WHAT TO PRODUCE →
From the items below, keep only the lines that contain the word "foliage" and copy each of them in full.
-.-.-
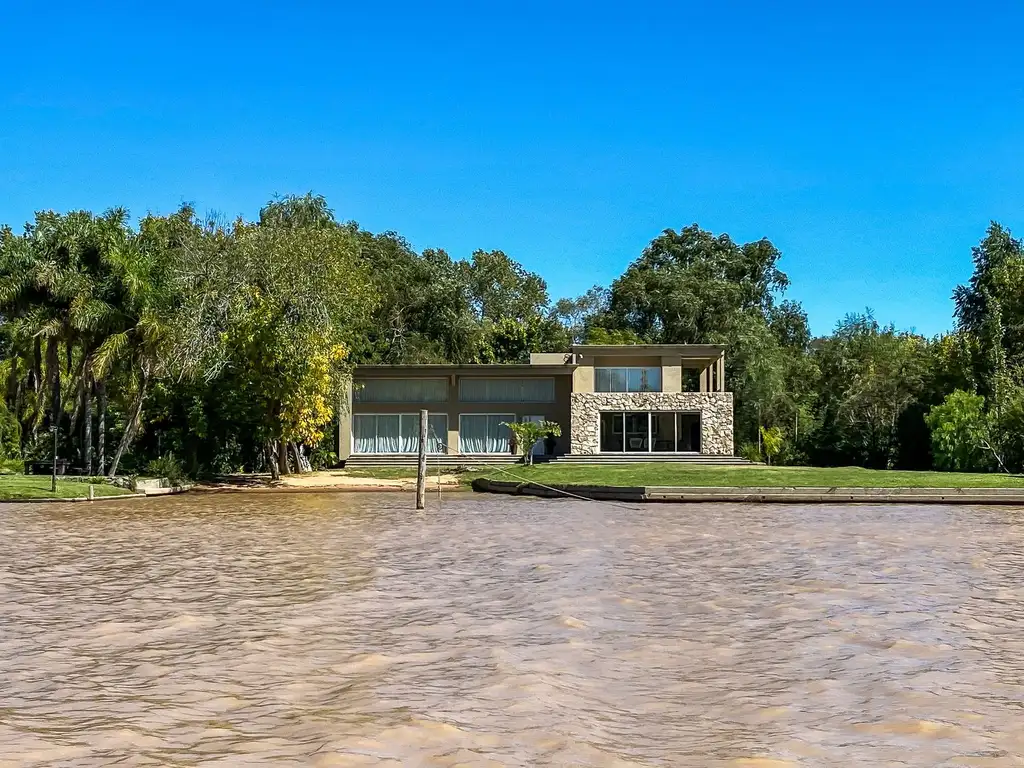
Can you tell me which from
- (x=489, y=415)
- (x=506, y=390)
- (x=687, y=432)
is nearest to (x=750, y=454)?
(x=687, y=432)

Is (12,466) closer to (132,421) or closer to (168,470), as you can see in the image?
(132,421)

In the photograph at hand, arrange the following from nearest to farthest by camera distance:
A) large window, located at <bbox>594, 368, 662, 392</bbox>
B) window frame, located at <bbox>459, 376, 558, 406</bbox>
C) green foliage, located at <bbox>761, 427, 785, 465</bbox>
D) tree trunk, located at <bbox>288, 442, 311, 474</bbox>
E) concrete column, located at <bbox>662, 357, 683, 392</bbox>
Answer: tree trunk, located at <bbox>288, 442, 311, 474</bbox>
concrete column, located at <bbox>662, 357, 683, 392</bbox>
large window, located at <bbox>594, 368, 662, 392</bbox>
window frame, located at <bbox>459, 376, 558, 406</bbox>
green foliage, located at <bbox>761, 427, 785, 465</bbox>

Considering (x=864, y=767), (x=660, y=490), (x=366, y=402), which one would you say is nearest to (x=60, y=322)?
(x=366, y=402)

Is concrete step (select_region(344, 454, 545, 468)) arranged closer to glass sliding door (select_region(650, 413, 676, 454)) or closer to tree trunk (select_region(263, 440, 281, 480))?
glass sliding door (select_region(650, 413, 676, 454))

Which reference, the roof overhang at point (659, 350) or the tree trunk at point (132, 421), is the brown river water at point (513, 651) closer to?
the tree trunk at point (132, 421)

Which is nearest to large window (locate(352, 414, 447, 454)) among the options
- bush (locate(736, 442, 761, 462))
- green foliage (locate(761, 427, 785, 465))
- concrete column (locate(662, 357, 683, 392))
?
concrete column (locate(662, 357, 683, 392))

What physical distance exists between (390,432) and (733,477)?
58.6 ft

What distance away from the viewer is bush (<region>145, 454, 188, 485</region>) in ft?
103

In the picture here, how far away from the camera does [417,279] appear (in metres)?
55.6

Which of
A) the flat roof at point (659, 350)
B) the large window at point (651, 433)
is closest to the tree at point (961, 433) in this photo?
the flat roof at point (659, 350)

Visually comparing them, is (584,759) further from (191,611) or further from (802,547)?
(802,547)

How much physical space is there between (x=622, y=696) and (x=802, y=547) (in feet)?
32.0

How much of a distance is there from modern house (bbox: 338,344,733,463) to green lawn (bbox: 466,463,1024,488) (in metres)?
6.56

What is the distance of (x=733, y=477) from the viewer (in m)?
29.7
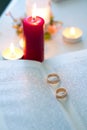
-.-.-
ANSWER →
C) green foliage, located at <bbox>761, 427, 785, 465</bbox>
green foliage, located at <bbox>761, 427, 785, 465</bbox>
- green foliage (locate(761, 427, 785, 465))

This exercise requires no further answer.